Troisièmement, les conclusions à la question «La lecture du monde, dans ces conditions, est-elle pertinente ?» sont connues d’avance. Rémy Charest les résume en trois points:

1- Twitter et Facebook sont des illustrations parfaites de l’idée d’auberge espagnole: on y trouve bel et bien ce qu’on amène avec soi.

2- On n’y signale pas nécessairement les nouvelles les plus importantes (déjà reprises ailleurs) mais souvent celles méconnues.

3- À peu près tous les médias offrent des fils de diffusions sur les réseaux sociaux.

Si on tient compte du point 3, les journalistes devront purger leurs signets –ce qu’ils feront (source)– car effectivement on peut suivre tous les médias dans les réseaux sociaux sans jamais passer par un intermédiaire.

Mais voilà, en ne suivant uniquement que les fils médias, ce serait manquer ce qui fait la particularité des réseaux sociaux –conversation, percolation en direct de l’information, empêcheurs de penser en rond, etc.).

De plus, pour éviter de dénaturer leur projet, ils devraient aussi exclurent leurs « intermédiaires informationnels » fiables habituels (iront-ils jusqu’à les bloquer si leur réseau de confiance cherche à les recontacter?).

Les nouveaux « intermédiaires » devraient provenir d’un nouveau cercle (ce qui est plus passionnant comme défi) et ils devraient éviter de rebâtir leur cercle déjà existant (ce qui est la raison de l’absence de téléphone et de carnets d’adresses).

La vraie essence du projet consiste à faire passer ces journalistes sous respirateurs informationnelles durant tout leur séjour et les sevrer des canaux habituels en ne s’abreuvant qu’à ce qui sera poussé dans les réseaux vers eux pour enrichir leur veille.

On commence à voir, maintenant, que ce sera moins une étude sur les réseaux sociaux que sur les réseaux journalistiques: ils seront en mesure durant 5 jours de mesurer tout ce qui leur manque « hors ligne » pour bien filtrer ce que qui est en ligne…

2- «Est-on informé de la même manière qu’avec les médias classiques ?»

On peut prévoir tout de suite qu’une des trois possibilités d’interprétations suivantes émergera à la suite de l’expérience (dépendant des intérêts et compétences personnels des « Robinsons des communications »).

a. Les réseaux sociaux désinforment et ne sont pas pertinents (si on suit @oprah et @aplusk)
b. Les réseaux sociaux informent autant que les médias (si on suit @lemondefr et @nytimes)
c. Les réseaux sociaux complémentent bien les médias trad (si on suit @rue89 et @martinlessard) (joke 😉

La réponse serait entre b et c. Les réseaux sociaux, contrairement aux journaux, sont des coquilles vides dont la valeur dépend de ce qu’on y bâtit.

À FAIRE – Extrayez tel quel, du texte sur les réseaux sociaux et l'information, le passage qui va de « 2- On n’y signale » jusqu'à « à les recontacter?). » inclus.

MATÉRIEL FOURNI –

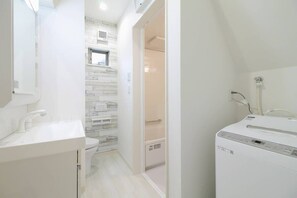 浴槽、ヘアドライヤー、タオル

RÉPONSE –
2- On n’y signale pas nécessairement les nouvelles les plus importantes (déjà reprises ailleurs) mais souvent celles méconnues.

3- À peu près tous les médias offrent des fils de diffusions sur les réseaux sociaux.

Si on tient compte du point 3, les journalistes devront purger leurs signets –ce qu’ils feront (source)– car effectivement on peut suivre tous les médias dans les réseaux sociaux sans jamais passer par un intermédiaire.

Mais voilà, en ne suivant uniquement que les fils médias, ce serait manquer ce qui fait la particularité des réseaux sociaux –conversation, percolation en direct de l’information, empêcheurs de penser en rond, etc.).

De plus, pour éviter de dénaturer leur projet, ils devraient aussi exclurent leurs « intermédiaires informationnels » fiables habituels (iront-ils jusqu’à les bloquer si leur réseau de confiance cherche à les recontacter?).